(AIM A): Please copy out the records exactly, everything from the line containing "At what distance from where the photo" down to the end of the records, and leave the pictures out.

┌─ PAGE

Movie theater in Cambridge, Massachusetts, United States

The Brattle Theatre is a repertory movie theater located in Brattle Hall at 40 Brattle Street near Harvard Square in Cambridge, Massachusetts. The theatre is a small movie house with one screen. It is one of the few remaining movie theaters, if not the only one, to use a rear-projection system; the projector is located behind the screen rather than behind the audience.

The Brattle Theatre mainly screens a mixture of foreign, independent, and classic films, and began showing repertory and foreign films in February 1953. Despite the rapid disappearance of American arthouse theaters, the Brattle has managed to maintain a loyal base of moviegoers while remaining independently operated.

==History==
The theatre was started by the Cambridge Social Union, cofounded in January 1871 by the Reverend Samuel Longfellow, brother of Henry Wadsworth Longfellow. In 1889, the union purchased the lot on Brattle Street for $9,000, and hired the Cambridge architectural firm headed by Alexander Wadsworth Longfellow Jr. to draft plans for Brattle Hall.
The gala opening occurred on January 27, 1890. Local and touring drama groups used the hall, which also housed a ballet school, lectures, and police calisthenics. The theatre sometimes came into conflict with the city, however. In 1928, the city attempted to ban a production of Fiesta, a politically controversial drama performed by the Harvard Dramatic Club, but could not close the show. The 1942 production of Othello starring African-American actor Paul Robeson played the Brattle, bolstering its reputation as a progressive institution.

└─
┌─ ENTRIES SUPPLIED

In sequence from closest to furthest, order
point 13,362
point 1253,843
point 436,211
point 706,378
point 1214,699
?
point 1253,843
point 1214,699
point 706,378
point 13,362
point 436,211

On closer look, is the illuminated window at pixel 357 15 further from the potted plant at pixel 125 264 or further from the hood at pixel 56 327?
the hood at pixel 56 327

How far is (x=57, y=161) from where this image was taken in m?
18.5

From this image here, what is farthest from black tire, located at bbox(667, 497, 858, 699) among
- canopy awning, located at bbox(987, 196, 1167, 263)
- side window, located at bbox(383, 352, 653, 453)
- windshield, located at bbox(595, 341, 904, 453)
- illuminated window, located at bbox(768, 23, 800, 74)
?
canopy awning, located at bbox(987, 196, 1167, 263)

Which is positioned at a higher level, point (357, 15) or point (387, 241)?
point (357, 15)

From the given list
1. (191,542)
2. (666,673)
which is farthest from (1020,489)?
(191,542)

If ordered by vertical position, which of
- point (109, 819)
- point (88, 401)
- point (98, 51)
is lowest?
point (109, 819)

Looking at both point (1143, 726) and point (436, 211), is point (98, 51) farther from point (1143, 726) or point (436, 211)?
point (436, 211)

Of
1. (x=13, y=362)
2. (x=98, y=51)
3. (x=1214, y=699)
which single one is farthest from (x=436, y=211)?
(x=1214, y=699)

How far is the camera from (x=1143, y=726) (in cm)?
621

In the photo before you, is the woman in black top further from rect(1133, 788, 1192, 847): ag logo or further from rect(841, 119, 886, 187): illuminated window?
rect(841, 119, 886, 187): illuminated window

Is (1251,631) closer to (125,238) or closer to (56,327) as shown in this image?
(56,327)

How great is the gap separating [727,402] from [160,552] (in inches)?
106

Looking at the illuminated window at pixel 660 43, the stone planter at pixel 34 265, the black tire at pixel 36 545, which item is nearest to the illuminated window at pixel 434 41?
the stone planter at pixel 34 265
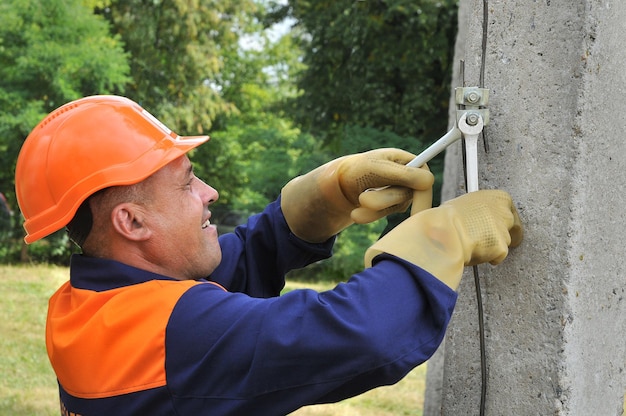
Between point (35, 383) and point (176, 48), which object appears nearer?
point (35, 383)

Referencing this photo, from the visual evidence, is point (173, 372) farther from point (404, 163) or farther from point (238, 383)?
point (404, 163)

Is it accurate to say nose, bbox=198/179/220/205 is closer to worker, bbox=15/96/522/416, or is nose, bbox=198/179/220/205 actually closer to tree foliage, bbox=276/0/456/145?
worker, bbox=15/96/522/416

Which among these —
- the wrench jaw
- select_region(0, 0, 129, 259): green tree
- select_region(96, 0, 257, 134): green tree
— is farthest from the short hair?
select_region(96, 0, 257, 134): green tree

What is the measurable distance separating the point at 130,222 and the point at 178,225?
0.37 ft

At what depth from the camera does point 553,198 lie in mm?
1671

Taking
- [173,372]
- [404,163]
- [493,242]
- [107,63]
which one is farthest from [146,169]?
[107,63]

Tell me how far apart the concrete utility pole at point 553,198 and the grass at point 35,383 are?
4462mm

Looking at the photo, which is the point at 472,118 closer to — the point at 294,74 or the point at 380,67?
the point at 380,67

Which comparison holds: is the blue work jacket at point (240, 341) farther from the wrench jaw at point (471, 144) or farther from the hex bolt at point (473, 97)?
the hex bolt at point (473, 97)

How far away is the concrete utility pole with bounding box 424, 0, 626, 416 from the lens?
5.43ft

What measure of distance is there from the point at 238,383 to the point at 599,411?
3.15 ft

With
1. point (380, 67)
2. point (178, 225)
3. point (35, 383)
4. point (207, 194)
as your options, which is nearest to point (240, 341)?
point (178, 225)

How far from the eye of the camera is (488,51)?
5.97 ft

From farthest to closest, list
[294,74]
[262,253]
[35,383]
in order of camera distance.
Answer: [294,74] → [35,383] → [262,253]
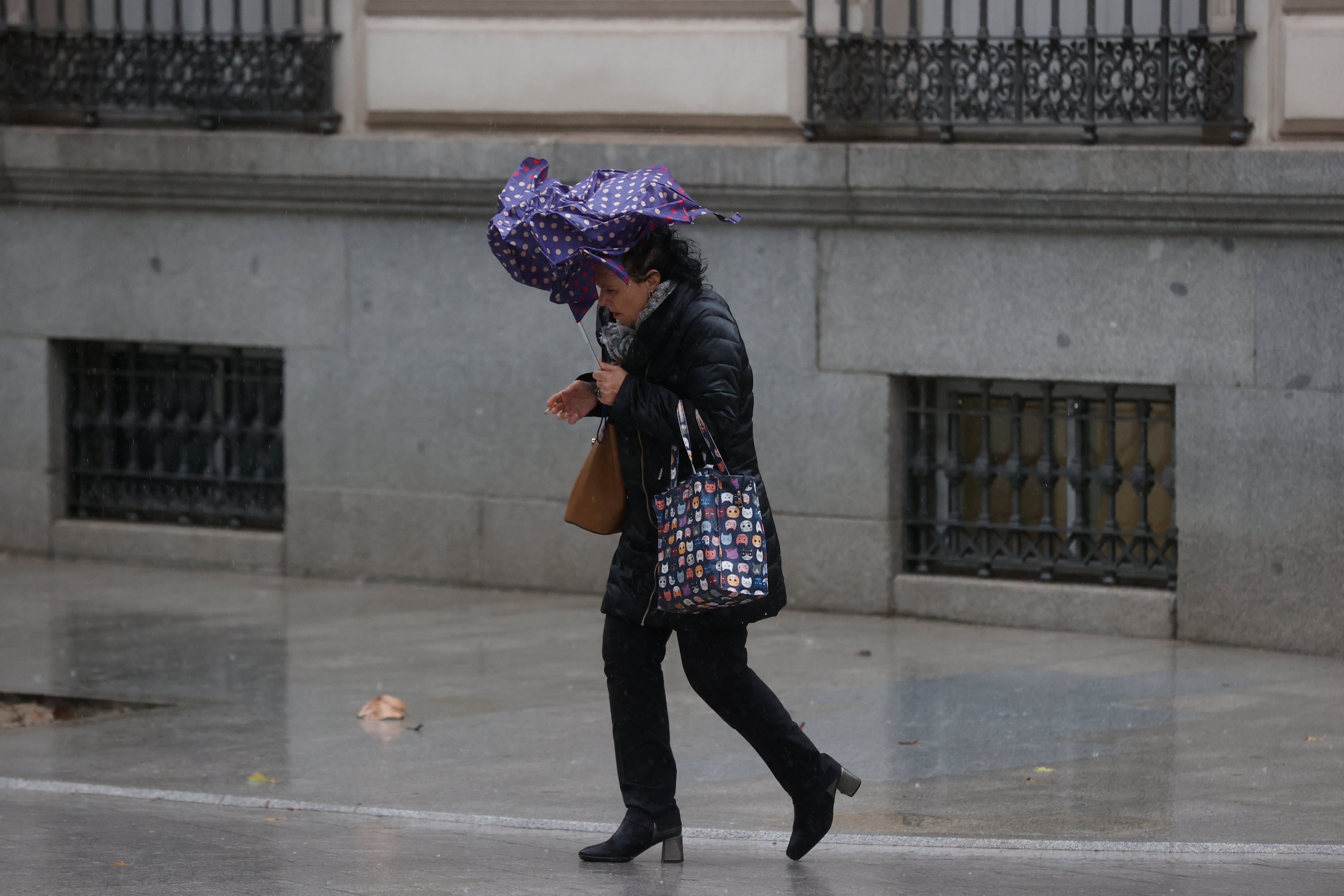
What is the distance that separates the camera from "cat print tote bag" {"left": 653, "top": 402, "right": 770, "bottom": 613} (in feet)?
17.8

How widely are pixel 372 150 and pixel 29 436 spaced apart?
277cm

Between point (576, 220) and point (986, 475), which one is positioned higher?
point (576, 220)

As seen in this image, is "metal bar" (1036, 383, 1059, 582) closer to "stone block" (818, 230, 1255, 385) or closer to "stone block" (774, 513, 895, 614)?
"stone block" (818, 230, 1255, 385)

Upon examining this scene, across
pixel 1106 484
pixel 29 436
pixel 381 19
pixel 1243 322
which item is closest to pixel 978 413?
pixel 1106 484

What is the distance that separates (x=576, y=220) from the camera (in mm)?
5402

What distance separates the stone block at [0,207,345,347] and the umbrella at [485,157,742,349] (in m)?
5.65

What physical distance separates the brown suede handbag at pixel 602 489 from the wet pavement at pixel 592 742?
971 millimetres

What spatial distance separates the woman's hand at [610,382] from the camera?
18.2ft

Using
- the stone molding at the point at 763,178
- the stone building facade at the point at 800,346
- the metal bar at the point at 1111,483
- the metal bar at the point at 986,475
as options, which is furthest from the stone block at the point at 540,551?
the metal bar at the point at 1111,483

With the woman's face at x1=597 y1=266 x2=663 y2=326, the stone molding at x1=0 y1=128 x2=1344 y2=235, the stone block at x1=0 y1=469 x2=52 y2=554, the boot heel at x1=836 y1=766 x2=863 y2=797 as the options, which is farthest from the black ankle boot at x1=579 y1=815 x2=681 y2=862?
the stone block at x1=0 y1=469 x2=52 y2=554

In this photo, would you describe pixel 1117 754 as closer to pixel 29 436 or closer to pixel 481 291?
pixel 481 291

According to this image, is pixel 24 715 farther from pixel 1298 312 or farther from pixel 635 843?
pixel 1298 312

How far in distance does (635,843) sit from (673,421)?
46.7 inches

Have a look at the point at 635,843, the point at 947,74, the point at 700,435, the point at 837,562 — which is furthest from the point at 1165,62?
the point at 635,843
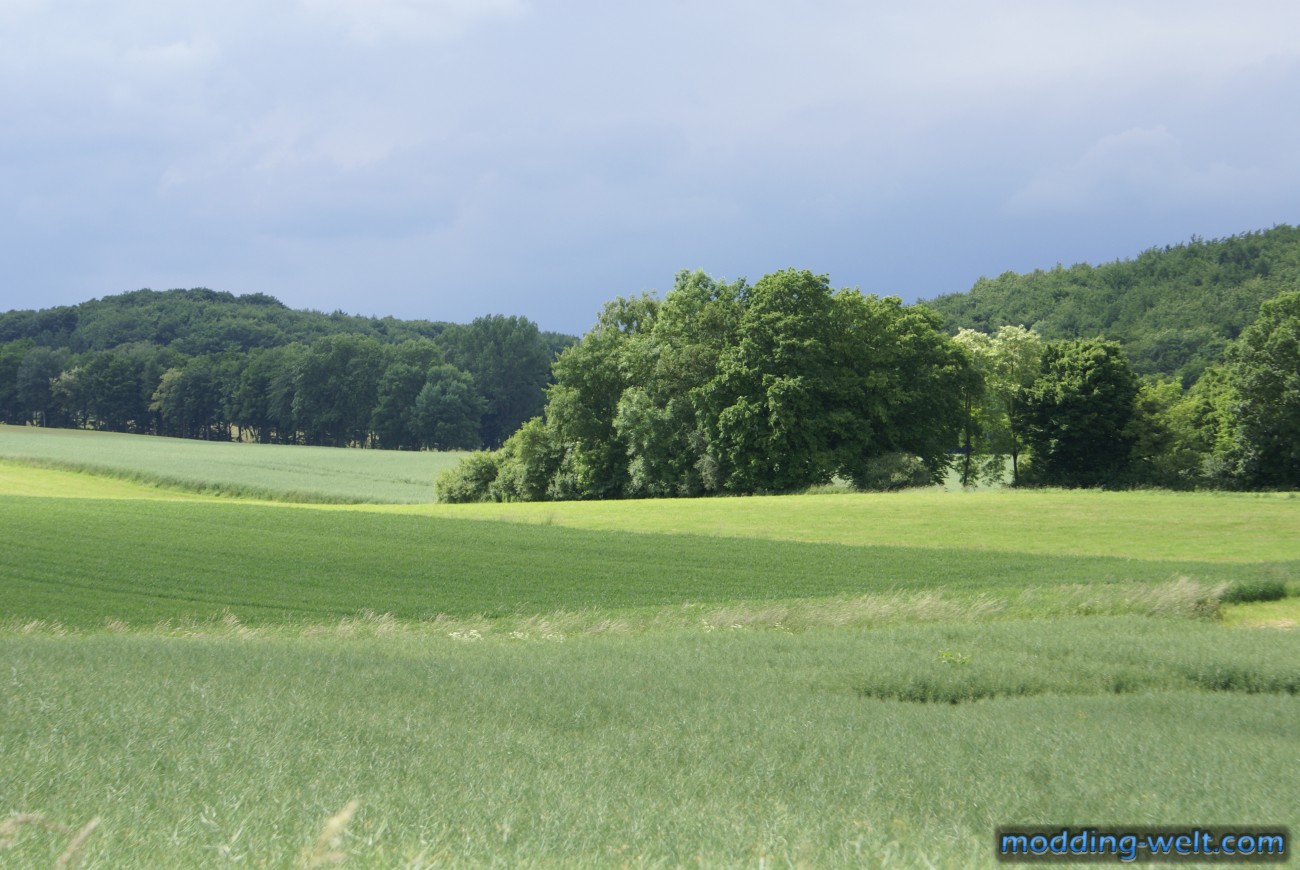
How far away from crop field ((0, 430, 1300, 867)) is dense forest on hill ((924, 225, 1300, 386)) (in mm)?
57642

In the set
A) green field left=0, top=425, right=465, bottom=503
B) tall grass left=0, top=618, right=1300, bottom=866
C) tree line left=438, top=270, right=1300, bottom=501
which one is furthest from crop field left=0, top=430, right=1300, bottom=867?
green field left=0, top=425, right=465, bottom=503

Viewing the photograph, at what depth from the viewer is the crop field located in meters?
4.63

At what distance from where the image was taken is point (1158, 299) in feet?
305

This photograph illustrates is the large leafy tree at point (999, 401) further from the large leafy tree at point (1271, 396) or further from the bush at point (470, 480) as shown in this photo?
the bush at point (470, 480)

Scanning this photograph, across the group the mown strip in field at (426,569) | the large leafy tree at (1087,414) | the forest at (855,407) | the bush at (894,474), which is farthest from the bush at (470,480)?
the large leafy tree at (1087,414)

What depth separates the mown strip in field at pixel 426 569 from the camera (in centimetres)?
2275

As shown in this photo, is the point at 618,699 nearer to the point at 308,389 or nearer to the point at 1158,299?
the point at 1158,299

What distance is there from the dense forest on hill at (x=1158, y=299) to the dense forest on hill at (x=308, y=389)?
56441mm

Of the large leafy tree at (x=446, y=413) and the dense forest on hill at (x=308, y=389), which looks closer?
the large leafy tree at (x=446, y=413)

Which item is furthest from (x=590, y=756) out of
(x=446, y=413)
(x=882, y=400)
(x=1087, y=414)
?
(x=446, y=413)

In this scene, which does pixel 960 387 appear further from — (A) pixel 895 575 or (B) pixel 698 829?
(B) pixel 698 829

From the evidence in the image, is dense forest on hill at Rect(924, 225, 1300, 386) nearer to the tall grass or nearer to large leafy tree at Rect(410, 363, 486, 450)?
large leafy tree at Rect(410, 363, 486, 450)

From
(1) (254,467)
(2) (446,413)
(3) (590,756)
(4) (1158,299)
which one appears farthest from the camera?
Answer: (2) (446,413)

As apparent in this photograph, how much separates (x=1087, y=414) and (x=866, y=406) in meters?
13.5
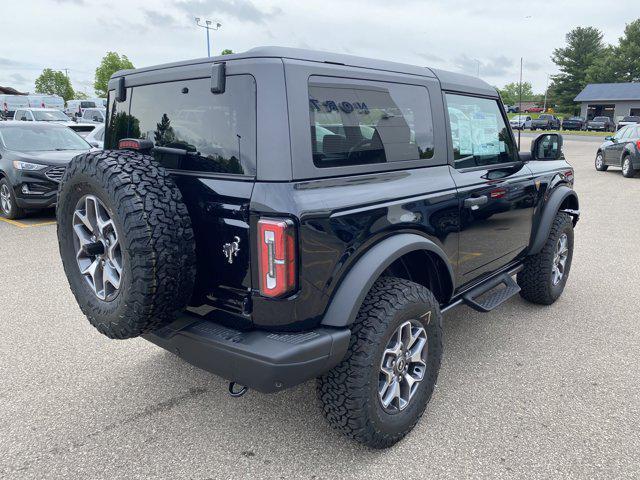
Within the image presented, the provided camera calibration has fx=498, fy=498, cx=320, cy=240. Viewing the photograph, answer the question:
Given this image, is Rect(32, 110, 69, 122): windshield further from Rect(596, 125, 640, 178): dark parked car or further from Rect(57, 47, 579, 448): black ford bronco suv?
Rect(57, 47, 579, 448): black ford bronco suv

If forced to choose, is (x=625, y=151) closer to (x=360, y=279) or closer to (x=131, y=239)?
(x=360, y=279)

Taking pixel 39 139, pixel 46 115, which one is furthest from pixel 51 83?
pixel 39 139

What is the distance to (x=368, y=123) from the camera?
2.58 meters

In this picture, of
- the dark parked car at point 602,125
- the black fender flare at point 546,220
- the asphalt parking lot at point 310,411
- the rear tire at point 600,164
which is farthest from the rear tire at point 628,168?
the dark parked car at point 602,125

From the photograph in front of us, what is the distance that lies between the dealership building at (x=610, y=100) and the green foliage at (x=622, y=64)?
2.12m

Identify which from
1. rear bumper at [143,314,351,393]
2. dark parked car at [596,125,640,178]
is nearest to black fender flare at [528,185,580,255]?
rear bumper at [143,314,351,393]

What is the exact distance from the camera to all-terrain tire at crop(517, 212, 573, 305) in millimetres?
4285

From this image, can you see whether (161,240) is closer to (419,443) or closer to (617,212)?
(419,443)

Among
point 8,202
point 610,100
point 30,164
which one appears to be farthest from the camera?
point 610,100

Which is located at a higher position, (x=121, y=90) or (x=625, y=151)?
(x=121, y=90)

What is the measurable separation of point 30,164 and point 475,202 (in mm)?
7499

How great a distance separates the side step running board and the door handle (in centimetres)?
64

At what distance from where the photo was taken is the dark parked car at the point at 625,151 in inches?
528

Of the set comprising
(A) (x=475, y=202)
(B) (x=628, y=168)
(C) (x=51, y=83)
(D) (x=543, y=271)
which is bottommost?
(D) (x=543, y=271)
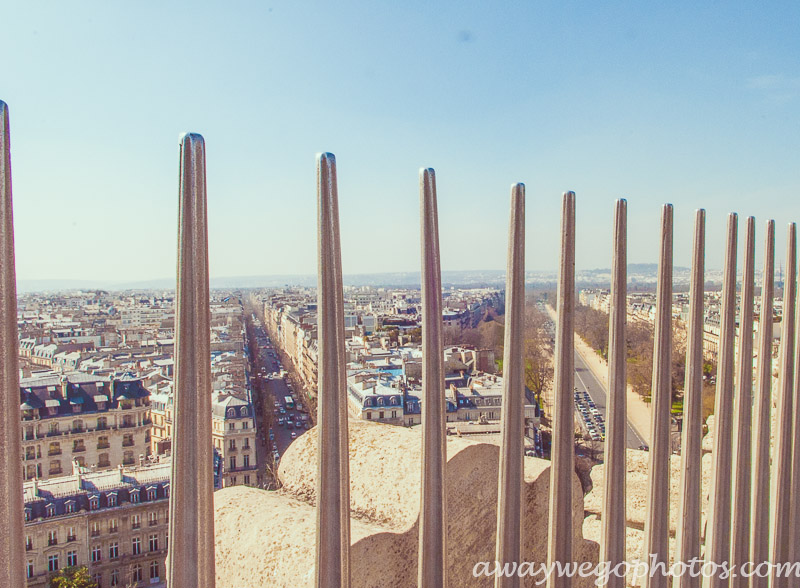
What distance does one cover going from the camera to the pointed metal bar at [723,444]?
1601 mm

└─

(AIM B): In the text on the Brattle Theatre, in what year did the Cambridge Social Union buy the lot on Brattle Street?

(SOLUTION A):
At what distance from where the photo was taken is the dark parked car at the point at 625,151 in inches?
528

Of the set comprising
(A) (x=475, y=202)
(B) (x=628, y=168)
(C) (x=51, y=83)
(D) (x=543, y=271)
which is bottommost?
(D) (x=543, y=271)
What distance does one cover going from the camera to the pointed metal bar at [723,444]?
1601 mm

(SOLUTION B): 1889